- UK cover art
- Developer: Level 9
- Publisher: Mandarin Software
- Platforms: Amiga, Amstrad CPC, Amstrad PCW, Atari 8-bit, Atari ST, BBC Micro, Commodore 64, MS-DOS, ZX Spectrum
- Release: 1988
- Genre: Interactive fiction
- Mode: Single-player

= Lancelot (video game) =

1988 video game

Lancelot is a text adventure by Level 9 released in 1988. It has static graphics on some platforms. The plot focuses on Lancelot's quest to find the Holy Grail.

==Plot==
Designed by Peter Austin with in-game text by Christina Erskine and Peter McBride, Lancelot describes the adventures of Sir Lancelot as recounted in Sir Thomas Malory's Le Morte d'Arthur. Like other interactive fiction releases from Level 9 such as Scapeghost, gameplay is divided into three parts. Lancelot's overall objectives are to complete the Order of the Knights of the Round Table and ultimately to recover the Holy Grail. The lore drawn from Arthurian legend allows for a vast range of familiar settings (such as Camelot, Tintagel, and Winchester) and characters (like Merlin, Arthur, Guenever, and Lancelot's son Galahad). As Lancelot grows in power and completes quests, several knights and ladies accompany him on his travels, and many of these non-player characters can be controlled by providing instructions through the game's parser. These supporting characters include the Damosel Maledisant, Sir Bors de Ganis, Sir Ector de Maris, Sir Tristram, and several others.

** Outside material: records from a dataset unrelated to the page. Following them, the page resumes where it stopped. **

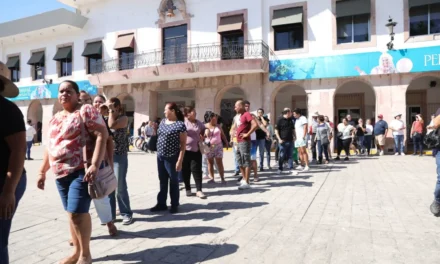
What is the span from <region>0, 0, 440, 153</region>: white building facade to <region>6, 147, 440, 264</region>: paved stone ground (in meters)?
8.74

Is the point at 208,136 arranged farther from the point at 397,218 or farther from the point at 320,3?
the point at 320,3

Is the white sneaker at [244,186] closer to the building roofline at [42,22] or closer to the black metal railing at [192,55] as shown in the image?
the black metal railing at [192,55]

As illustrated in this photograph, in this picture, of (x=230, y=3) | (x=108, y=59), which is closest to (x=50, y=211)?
(x=230, y=3)

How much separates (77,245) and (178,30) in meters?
15.7

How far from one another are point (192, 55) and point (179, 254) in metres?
14.1

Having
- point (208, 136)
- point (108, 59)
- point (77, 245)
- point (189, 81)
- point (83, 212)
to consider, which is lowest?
point (77, 245)

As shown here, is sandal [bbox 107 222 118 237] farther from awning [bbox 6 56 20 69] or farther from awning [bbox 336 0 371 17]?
awning [bbox 6 56 20 69]

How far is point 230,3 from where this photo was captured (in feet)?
51.1

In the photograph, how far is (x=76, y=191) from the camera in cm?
255

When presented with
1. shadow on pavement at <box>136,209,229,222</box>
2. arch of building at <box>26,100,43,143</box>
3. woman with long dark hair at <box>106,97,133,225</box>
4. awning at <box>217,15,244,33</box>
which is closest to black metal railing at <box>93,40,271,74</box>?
awning at <box>217,15,244,33</box>

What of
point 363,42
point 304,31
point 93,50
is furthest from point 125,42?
point 363,42

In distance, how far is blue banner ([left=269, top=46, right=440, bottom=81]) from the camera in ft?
40.5

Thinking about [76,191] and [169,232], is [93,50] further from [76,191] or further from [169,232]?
[76,191]

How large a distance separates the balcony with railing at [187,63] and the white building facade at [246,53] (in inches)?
2.1
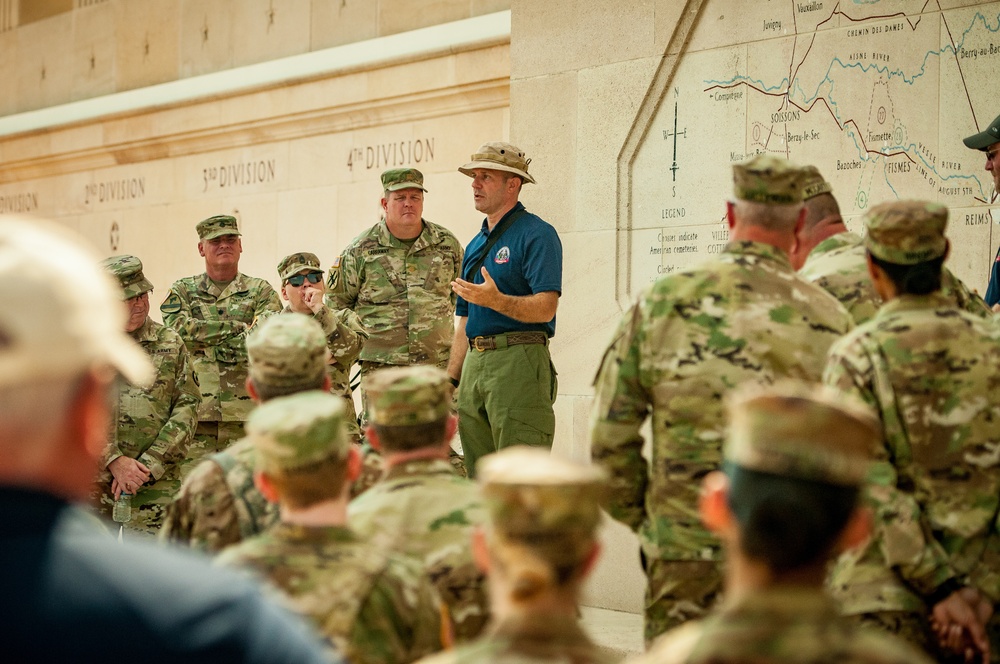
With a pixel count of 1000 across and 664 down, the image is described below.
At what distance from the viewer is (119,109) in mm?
13305

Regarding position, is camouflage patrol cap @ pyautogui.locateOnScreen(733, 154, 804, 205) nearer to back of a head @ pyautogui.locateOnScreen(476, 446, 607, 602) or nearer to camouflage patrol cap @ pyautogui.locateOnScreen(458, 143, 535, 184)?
back of a head @ pyautogui.locateOnScreen(476, 446, 607, 602)

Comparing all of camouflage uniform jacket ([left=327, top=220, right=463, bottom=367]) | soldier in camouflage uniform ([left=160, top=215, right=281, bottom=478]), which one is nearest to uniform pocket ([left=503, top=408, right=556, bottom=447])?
camouflage uniform jacket ([left=327, top=220, right=463, bottom=367])

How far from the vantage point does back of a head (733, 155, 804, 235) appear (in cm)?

Lancelot's first challenge is to face the Black Knight in combat. If he is merciful with him, Lancelot learns that the knight is really the disguised King Arthur, who invites Lancelot to become part of his order of knights. At his knighting the next day, Lancelot discovers his feelings for Guenever, and seeks to prove his worth to her. Arthur tasks Lancelot with scouring the kingdom to recover several lost knights, including Sir Meliot, Sir Lamorak, Sir Bors, and Sir Gawain, many of whom are held captive by rebel lords. To prove his honor, Lancelot must only engage in combat when provoked. The final stage of the story sees Lancelot setting off from Castle Vagon with Sir Galahad in search of the Holy Grail.

==Reception==

- Sinclair User: "... up to the usual high standard we have come to expect from Level 9..."
- The Micro User: "Lancelot has just got to be Game of the Year for me".